3.5 Спойлер Пятачок, у тебя есть дома ружьё?

Прошлым летом мне пришла в голову чудесная идея – начинять отзывы на книги, прочитанные в беседке под симфонии птичьего оркестра, арендующего целый сосновый лес под концертный зал, загорелые под прямыми солнечными лучами, составившие мне компанию на пару бессонных ночей вместе с назойливыми комарами, памятными событиями, словно перчики фаршем. Тогда впечатления от первой части «Дюны» и «Сада изящных слов» обрели цвет и запах, благодаря зачастившим тогда грозам с молниями, до которых, казалось, можно было дотянуться рукой. События же, связанные с «Тайной историей пчел», я бы отнесла к маркерам, опознавательным знакам истинного лета. Только с некоторыми правками: случилось это в июне, когда экзамены не давали спокойно жить, а на шелест вновь возродившихся тополей, так похожий на «Лето» Вивальди, им было наплевать. Но не всегда учебниками и вопросниками удавалось выгнать из хмурой комнаты, временного обиталища полной серьезности и вдумчивости, послания обновившейся природы. Такими чересчур настойчивыми «бумажными самолетиками» стали осы и пчелы. За первый месяц лета к нам залетели четыре полосатых летуна, как будто кто-то без нашего ведома открыл распродажу цветочного нектара прямо у нас под носом или прилавок с паучьими лапками (осы не строят из себя гурманов). Начиналось все по классическому сценарию. Жужжащий комочек в тельняшке приравнивался к дрону-убийце, потом оказывалось, что я – единственная из семьи, кто умеет хоть иногда нацеплять маску отважного героя. А дальше... начиналось что угодно, только не секундная поимка всего-то крохотной букашки. То скакала с первым попавшимся стаканом в руке как боксер на ринге – пчела на метр вперед, я на четыре шага назад, то пулей вылетала из комнаты, то покрывала крылатую стерву многоэтажным матом за ее игры в прятки, когда та пикировала под диваны и выводила меня из себя еще больше. Сделать из этих сцен немое кино в прошлом веке – высокие гонорары были бы обеспечены. Последний визит полосатой труженицы всех времен и насекомых, благо, закончился мирно. Только вот всплыло еще одно доказательство, ни больше ни меньше, Вселенского заговора среди усатых и многолапых: как только я собиралась даровать ей свободу, по другой стороне окна постучалась ее «подруга». Или «гордость авиации» научилась военной тактике, или они решили, что втроем будет веселее...
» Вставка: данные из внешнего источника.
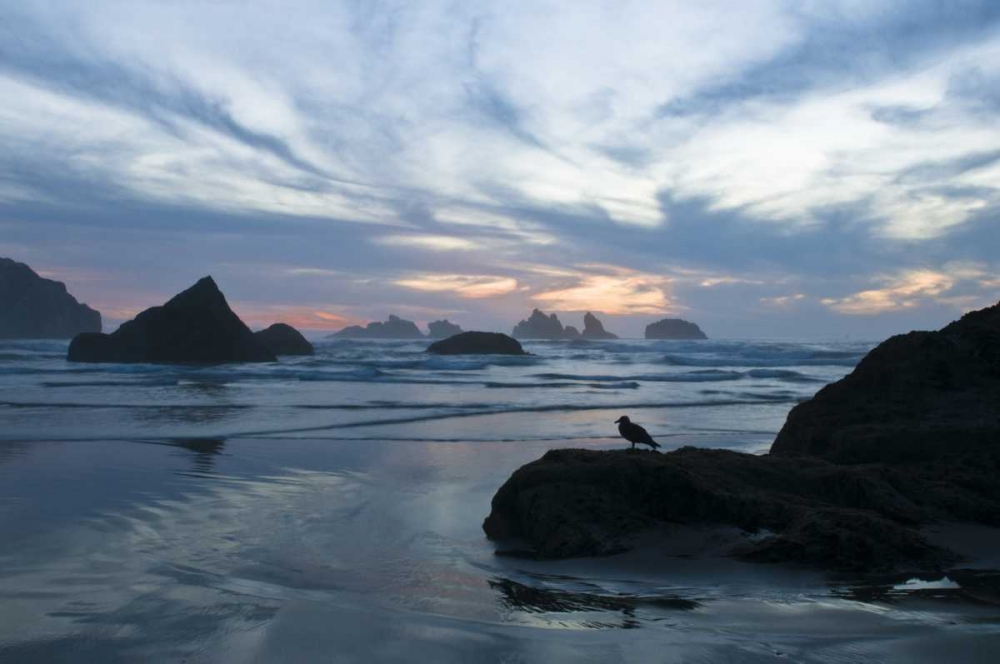 OR, Bandon Beach Seagull silhouette at sunset Rotenberg, Nancy 133978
Роман Сью Монк Кидд попал ко мне в руки примерно по той же причине – мозг жаждал разгрузки. Не отвергая очередной роман Пелевина и Симону де Бовуар с ее трактатом о феминизме, хотелось обзавестись райской бухтой, где можно было не бояться кубика-рубика из философии (как у Пелевина), но при этом насладиться приятной историей. Качественного раскрытия каких-то базовых проблем в комплекте с внятными, глубокими персонажами, ружей, которые всегда должны выстреливать вне зависимости от грандиозности романа, хватило бы выше крыши. Только вот писательница не сумела как надо воспользоваться ружьем и решила залить свои пробелы медом всех сортов. Но, как известно, сахарная эйфория и слипшееся седалище голод не прогоняют... 

o-r.jpg

Первый тревожный звоночек поступил еще за несколько минут до покупки этой книги. Как-то так сложилось, что романы о библиотеках, кафе где-нибудь на побережье или других уютных местечках или занятиях внушают мне предубеждения. Не стремятся ли авторы за красивым фасадом скрыть проседающий фундамент? Подловить читателя на приторной атмосфере труда не составит, а вот «бытовые» вопросы могут так и остаться неразрешенными. Тогда в магазине обложка сделала свое дело, да и надежда, все-таки, умирает последней. Вторым тревожным звоночком стала ее высокая популярность среди читателей, настойчивое самовосхваление данного произведения. Восторженных отзывов на обложке, причем с двух сторон, издателям (или автору?) явно не хватило, надо было вытатуировать оды авторской гениальности где только можно, не оставив на ней живого места. После противоречивых эмоций от «Тайной жизни пчел» читать интервью Сью Монк Кидд о том, как ее мечта о написании романа становилась действительностью, о тщательной проработки его концепции, было немного... нелепо. Если бы вопросы из интервью задавались ей в ходе живой конференции, я бы пригвоздила свой взгляд к полу, чтобы не выдать разочарования, не разрушить одним негативным предложением ловко выстроенные воздушные замки. Таким образом, книга уже на первых порах вызывала недоверие: слишком много шума из вполне вероятного «ничего», слишком много мишуры и той самой приторности, которая улавливалась даже в деталях оформления. Писательница не смогла оправдать настолько завышенные ею же самой ожидания, и в итоге, на какой ноте я начала знакомство с данным романом, на той и закончила.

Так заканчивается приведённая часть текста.